Time magazine's Michael Grunwald writes a piece titled: "Profiles in Cowardice: How the Beltway Punditocracy Gets Paul Ryan's Plan Totally Wrong." It begins:
You may not like Congressman Paul Ryan's budget plan, but you must admit that it's courageous. You simply must. By order of the Washington establishment, you may question whether Ryan's plan is sensible or humane or even remotely honest, but you have to confess that it is undeniably an extraordinary act of bravery, or else pundits will beat the confession out of you with swoony prose.
To New York Times columnist David Brooks, Ryan's 73-page budget outline — it's not an actual budget — is "the most comprehensive and courageous budget reform proposal any of us have seen in our lifetimes." Here at Time.com, Joe Klein wrote that it's "without question, an act of political courage," while Fareed Zakaria declared that "Ryan's plan is deeply flawed, but it is courageous." The Economist agreed:"Credit where credit is due; whatever you think of Paul Ryan's budget, it is politically gutsy." (See "The Ryan Budget: A Test of Character for Obama.")
This is just weird. Ryan is a conservative Republican from a conservative Republican district, a committee chairman in a conservative Republican caucus. He was reelected last year with 68% of the vote. Sorry, Joe, but I do question whether it was really courageous for him to propose huge tax cuts for the rich, squeeze health care for the poor, and promise that nobody over 55 — the heart of the conservative Republican base — will have to make any sacrifices. Honestly, does anyone think this week has been bad for Ryan's career?
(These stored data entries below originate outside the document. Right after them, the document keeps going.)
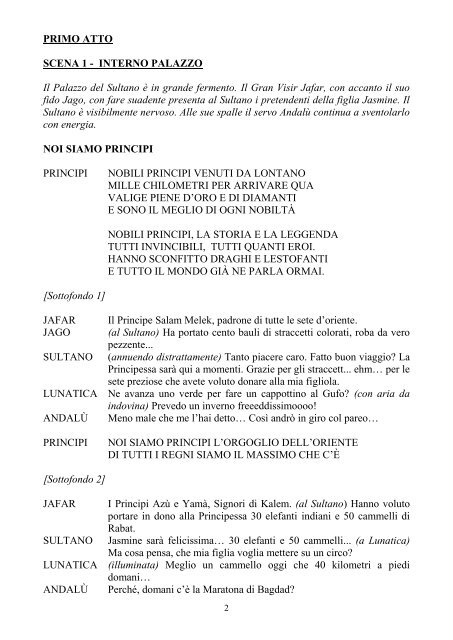 PRIMO ATTO

SCENA 1 - INTERNO PALAZZO

Il Palazzo del Sultano è in grande fermento. Il Gran Visir Jafar, con accanto il suo fido Jago, con fare suadente presenta al Sultano i pretendenti della figlia Jasmine. Il Sultano è visibilmente nervoso. Alle sue spalle il servo Andalù continua a sventolarlo con energia.

NOI SIAMO PRINCIPI

PRINCIPI NOBILI PRINCIPI VENUTI DA LONTANO
MILLE CHILOMETRI PER ARRIVARE QUA
VALIGE PIENE D'ORO E DI DIAMANTI
E SONO IL MEGLIO DI OGNI NOBILTÀ

NOBILI PRINCIPI, LA STORIA E LA LEGGENDA
TUTTI INVINCIBILI, TUTTI QUANTI EROI.
HANNO SCONFITTO DRAGHI E LESTOFANTI
E TUTTO IL MONDO GIÀ NE PARLA ORMAI.

[Sottofondo 1]

JAFAR Il Principe Salam Melek, padrone di tutte le sete d'oriente.
JAGO (al Sultano) Ha portato cento bauli di straccetti colorati, roba da vero pezzente...
SULTANO (annuendo distrattamente) Tanto piacere caro. Fatto buon viaggio? La Principessa sarà qui a momenti. Grazie per gli straccett... ehm… per le sete preziose che avete voluto donare alla mia figliola.
LUNATICA Ne avanza uno verde per fare un cappottino al Gufo? (con aria da indovina) Prevedo un inverno freeeddissimoooo!
ANDALÙ Meno male che me l'hai detto… Così andrò in giro col pareo…

PRINCIPI NOI SIAMO PRINCIPI L'ORGOGLIO DELL'ORIENTE
DI TUTTI I REGNI SIAMO IL MASSIMO CHE C'È

[Sottofondo 2]

JAFAR I Principi Azù e Yamà, Signori di Kalem. (al Sultano) Hanno voluto portare in dono alla Principessa 30 elefanti indiani e 50 cammelli di Rabat.
SULTANO Jasmine sarà felicissima… 30 elefanti e 50 cammelli... (a Lunatica) Ma cosa pensa, che mia figlia voglia mettere su un circo?
LUNATICA (illuminata) Meglio un cammello oggi che 40 kilometri a piedi domani…
ANDALÙ Perché, domani c'è la Maratona di Bagdad?

2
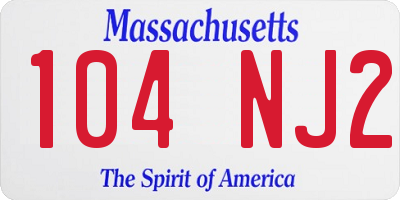 Massachusetts

104 NJ2

The Spirit of America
Grunwald probably should have consulted the indispensable Wikipedia before writing that Ryan represents a "conservative Republican district"--one of the key "facts" Grunwald cites to prove Ryan has nothing to lose and everything to gain from his budget. According to Wikipedia, Ryan's district is so conservative that it voted for Barack Obama over John McCain 51.4% to 47.5% in 2008 after giving George W. Bush 53% of the vote in 2004.
According to the 2002 Almanac of American Politics, Ryan's district voted for Gore over Bush 49% to 47% and voted for Clinton over Dole 50% to 38%. Two years after that 12-point Democratic thumping, Paul Ryan won his first term as a congressman.
But forget the facts. Who can dispute Grunwald's next (very original!) point that what would have been really courageous is if Ryan had embraced tax increases? You know, because Ryan thinks tax increases would hurt the economy, and it does take a really courageous politician to intentionally do damage to the economy.
(Hat tip: Michael Scherer)
Update: Time has corrected the factual error in its story. The errors of logic remain.